[Required task]:
Could you copy out every line of the data below word for word, changing nothing?

─── Provided records

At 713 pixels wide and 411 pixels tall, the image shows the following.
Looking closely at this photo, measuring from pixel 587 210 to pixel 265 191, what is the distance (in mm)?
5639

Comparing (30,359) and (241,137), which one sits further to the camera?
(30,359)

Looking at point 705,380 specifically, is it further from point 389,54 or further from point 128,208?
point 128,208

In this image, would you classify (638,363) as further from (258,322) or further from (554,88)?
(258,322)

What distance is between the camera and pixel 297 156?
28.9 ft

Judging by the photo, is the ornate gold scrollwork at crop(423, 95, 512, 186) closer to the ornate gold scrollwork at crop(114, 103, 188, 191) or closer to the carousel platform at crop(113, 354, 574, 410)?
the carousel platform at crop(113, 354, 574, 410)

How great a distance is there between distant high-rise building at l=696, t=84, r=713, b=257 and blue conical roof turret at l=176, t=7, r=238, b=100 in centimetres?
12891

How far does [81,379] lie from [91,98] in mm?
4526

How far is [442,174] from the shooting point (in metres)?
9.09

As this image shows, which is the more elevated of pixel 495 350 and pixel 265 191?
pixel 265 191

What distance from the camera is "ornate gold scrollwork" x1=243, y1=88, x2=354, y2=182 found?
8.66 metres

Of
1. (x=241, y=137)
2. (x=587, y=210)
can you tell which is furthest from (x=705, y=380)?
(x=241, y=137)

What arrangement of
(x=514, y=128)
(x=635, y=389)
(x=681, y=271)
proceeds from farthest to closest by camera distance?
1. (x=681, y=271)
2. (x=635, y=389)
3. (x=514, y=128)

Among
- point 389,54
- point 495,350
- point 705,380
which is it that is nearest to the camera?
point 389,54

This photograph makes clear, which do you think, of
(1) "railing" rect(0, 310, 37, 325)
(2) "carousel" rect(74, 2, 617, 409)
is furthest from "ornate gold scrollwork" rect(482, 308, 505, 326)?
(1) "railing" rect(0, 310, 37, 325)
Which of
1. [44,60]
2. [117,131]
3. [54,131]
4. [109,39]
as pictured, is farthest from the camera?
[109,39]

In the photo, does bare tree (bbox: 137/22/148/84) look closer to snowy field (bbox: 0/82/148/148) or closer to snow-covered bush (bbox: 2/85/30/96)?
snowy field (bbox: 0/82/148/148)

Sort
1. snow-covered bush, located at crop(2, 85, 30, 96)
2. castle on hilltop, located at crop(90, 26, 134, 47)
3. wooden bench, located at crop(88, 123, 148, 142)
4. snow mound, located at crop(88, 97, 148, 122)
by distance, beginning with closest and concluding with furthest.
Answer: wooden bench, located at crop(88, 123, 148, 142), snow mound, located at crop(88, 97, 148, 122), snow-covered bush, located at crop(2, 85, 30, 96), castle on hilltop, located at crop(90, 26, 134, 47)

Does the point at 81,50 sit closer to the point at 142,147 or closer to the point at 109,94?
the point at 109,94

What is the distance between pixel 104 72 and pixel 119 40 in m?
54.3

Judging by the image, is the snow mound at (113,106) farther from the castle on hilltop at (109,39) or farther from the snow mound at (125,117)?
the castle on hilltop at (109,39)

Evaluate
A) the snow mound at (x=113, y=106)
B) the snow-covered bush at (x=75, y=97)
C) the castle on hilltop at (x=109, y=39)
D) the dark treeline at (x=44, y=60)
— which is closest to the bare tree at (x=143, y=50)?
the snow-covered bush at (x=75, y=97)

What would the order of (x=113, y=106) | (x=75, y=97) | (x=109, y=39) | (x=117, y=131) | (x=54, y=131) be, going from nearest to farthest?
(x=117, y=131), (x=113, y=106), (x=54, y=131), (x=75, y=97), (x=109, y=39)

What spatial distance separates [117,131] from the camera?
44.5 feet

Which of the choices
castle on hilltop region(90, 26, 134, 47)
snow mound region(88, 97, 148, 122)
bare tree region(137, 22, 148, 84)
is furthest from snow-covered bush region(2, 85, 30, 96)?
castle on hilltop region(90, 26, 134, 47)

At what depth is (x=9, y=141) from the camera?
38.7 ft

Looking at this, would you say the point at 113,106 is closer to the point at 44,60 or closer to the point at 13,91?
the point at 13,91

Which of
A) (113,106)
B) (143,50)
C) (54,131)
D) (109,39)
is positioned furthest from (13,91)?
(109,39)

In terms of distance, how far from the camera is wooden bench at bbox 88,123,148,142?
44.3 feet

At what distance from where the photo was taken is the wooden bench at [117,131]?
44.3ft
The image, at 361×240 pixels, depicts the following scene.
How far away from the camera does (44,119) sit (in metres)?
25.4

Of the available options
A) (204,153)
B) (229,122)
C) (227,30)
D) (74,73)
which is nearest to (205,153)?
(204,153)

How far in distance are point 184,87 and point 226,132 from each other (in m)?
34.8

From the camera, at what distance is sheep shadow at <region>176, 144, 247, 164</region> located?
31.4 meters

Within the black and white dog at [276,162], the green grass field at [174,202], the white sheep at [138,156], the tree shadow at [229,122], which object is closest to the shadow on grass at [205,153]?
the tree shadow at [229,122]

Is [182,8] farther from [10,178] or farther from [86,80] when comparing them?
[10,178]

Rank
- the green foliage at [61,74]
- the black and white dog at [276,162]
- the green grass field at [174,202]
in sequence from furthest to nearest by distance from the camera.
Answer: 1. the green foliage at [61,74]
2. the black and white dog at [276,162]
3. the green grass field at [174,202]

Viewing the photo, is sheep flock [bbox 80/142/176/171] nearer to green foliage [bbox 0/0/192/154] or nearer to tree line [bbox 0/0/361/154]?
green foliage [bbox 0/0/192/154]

──────

[Answer]:
At 713 pixels wide and 411 pixels tall, the image shows the following.
Looking closely at this photo, measuring from pixel 587 210 to pixel 265 191, what is the distance (in mm)?
5639

Comparing (30,359) and (241,137), which one sits further to the camera?
(30,359)

Looking at point 705,380 specifically, is it further from point 389,54 or further from point 128,208?
point 128,208

In this image, would you classify (638,363) as further from (258,322) or further from (554,88)?
(258,322)

What distance is between the camera and pixel 297 156?
28.9 ft

Judging by the photo, is the ornate gold scrollwork at crop(423, 95, 512, 186) closer to the ornate gold scrollwork at crop(114, 103, 188, 191) or closer to the carousel platform at crop(113, 354, 574, 410)?
the carousel platform at crop(113, 354, 574, 410)

How great a distance is there between distant high-rise building at l=696, t=84, r=713, b=257 and blue conical roof turret at l=176, t=7, r=238, b=100 in centimetres?
12891

How far does [81,379] lie from [91,98] in mm?
4526

How far is [442,174] from the shooting point (in metres)?
9.09

As this image shows, which is the more elevated of pixel 495 350 and pixel 265 191?
pixel 265 191

What distance from the camera is "ornate gold scrollwork" x1=243, y1=88, x2=354, y2=182 found?
8.66 metres

Of
1. (x=241, y=137)
2. (x=587, y=210)
can you tell which is furthest from (x=705, y=380)?
(x=241, y=137)

What arrangement of
(x=514, y=128)
(x=635, y=389)
(x=681, y=271)
proceeds from farthest to closest by camera distance?
1. (x=681, y=271)
2. (x=635, y=389)
3. (x=514, y=128)

Among
- point 389,54
- point 495,350
- point 705,380
which is it that is nearest to the camera?
point 389,54

This photograph makes clear, which do you think, of
(1) "railing" rect(0, 310, 37, 325)
(2) "carousel" rect(74, 2, 617, 409)
is furthest from "ornate gold scrollwork" rect(482, 308, 505, 326)?
(1) "railing" rect(0, 310, 37, 325)
Which of
1. [44,60]
2. [117,131]
3. [54,131]
4. [109,39]
as pictured, is farthest from the camera?
[109,39]

In the photo, does bare tree (bbox: 137/22/148/84) look closer to snowy field (bbox: 0/82/148/148) or closer to snow-covered bush (bbox: 2/85/30/96)?
snowy field (bbox: 0/82/148/148)

Sort
1. snow-covered bush, located at crop(2, 85, 30, 96)
2. castle on hilltop, located at crop(90, 26, 134, 47)
3. wooden bench, located at crop(88, 123, 148, 142)
4. snow mound, located at crop(88, 97, 148, 122)
by distance, beginning with closest and concluding with furthest.
Answer: wooden bench, located at crop(88, 123, 148, 142), snow mound, located at crop(88, 97, 148, 122), snow-covered bush, located at crop(2, 85, 30, 96), castle on hilltop, located at crop(90, 26, 134, 47)

Does the point at 81,50 sit closer to the point at 142,147 or closer to the point at 109,94?
the point at 109,94

What is the distance between pixel 104 72 and pixel 119 40 in m?
54.3

Judging by the image, is the snow mound at (113,106) farther from the castle on hilltop at (109,39) or farther from the snow mound at (125,117)?
the castle on hilltop at (109,39)

Evaluate
A) the snow mound at (x=113, y=106)
B) the snow-covered bush at (x=75, y=97)
C) the castle on hilltop at (x=109, y=39)
D) the dark treeline at (x=44, y=60)
— which is closest to the bare tree at (x=143, y=50)?
the snow-covered bush at (x=75, y=97)

What would the order of (x=113, y=106) | (x=75, y=97) | (x=109, y=39) | (x=117, y=131) | (x=54, y=131) be, going from nearest to farthest?
(x=117, y=131), (x=113, y=106), (x=54, y=131), (x=75, y=97), (x=109, y=39)

What spatial distance separates [117,131] from the camera?
44.5 feet

Which of the choices
castle on hilltop region(90, 26, 134, 47)
snow mound region(88, 97, 148, 122)
bare tree region(137, 22, 148, 84)
is furthest from snow-covered bush region(2, 85, 30, 96)?
castle on hilltop region(90, 26, 134, 47)

At what depth is (x=9, y=141) from the camera?
38.7 ft

Looking at this, would you say the point at 113,106 is closer to the point at 44,60 or closer to the point at 13,91?
the point at 13,91

Which of
A) (113,106)
B) (143,50)
C) (54,131)
D) (109,39)
is positioned furthest from (13,91)?
(109,39)

In terms of distance, how far from the camera is wooden bench at bbox 88,123,148,142?
44.3 feet

At what distance from where the photo was taken is the wooden bench at [117,131]?
44.3ft
The image, at 361×240 pixels, depicts the following scene.
How far away from the camera does (44,119) sit (in metres)?
25.4

Of the available options
A) (204,153)
B) (229,122)
C) (227,30)
D) (74,73)
which is nearest to (205,153)?
(204,153)

How far in distance are point 184,87 and point 226,132 from each other (in m)?
34.8

From the camera, at what distance is sheep shadow at <region>176, 144, 247, 164</region> located?
31.4 meters

Within the black and white dog at [276,162], the green grass field at [174,202], the white sheep at [138,156], the tree shadow at [229,122], which object is closest to the shadow on grass at [205,153]?
the tree shadow at [229,122]

Is [182,8] farther from [10,178] or farther from [86,80] when comparing them?
[10,178]

Rank
- the green foliage at [61,74]
- the black and white dog at [276,162]
- the green grass field at [174,202]
in sequence from furthest to nearest by distance from the camera.
Answer: 1. the green foliage at [61,74]
2. the black and white dog at [276,162]
3. the green grass field at [174,202]

Viewing the photo, is sheep flock [bbox 80/142/176/171] nearer to green foliage [bbox 0/0/192/154] or nearer to tree line [bbox 0/0/361/154]?
green foliage [bbox 0/0/192/154]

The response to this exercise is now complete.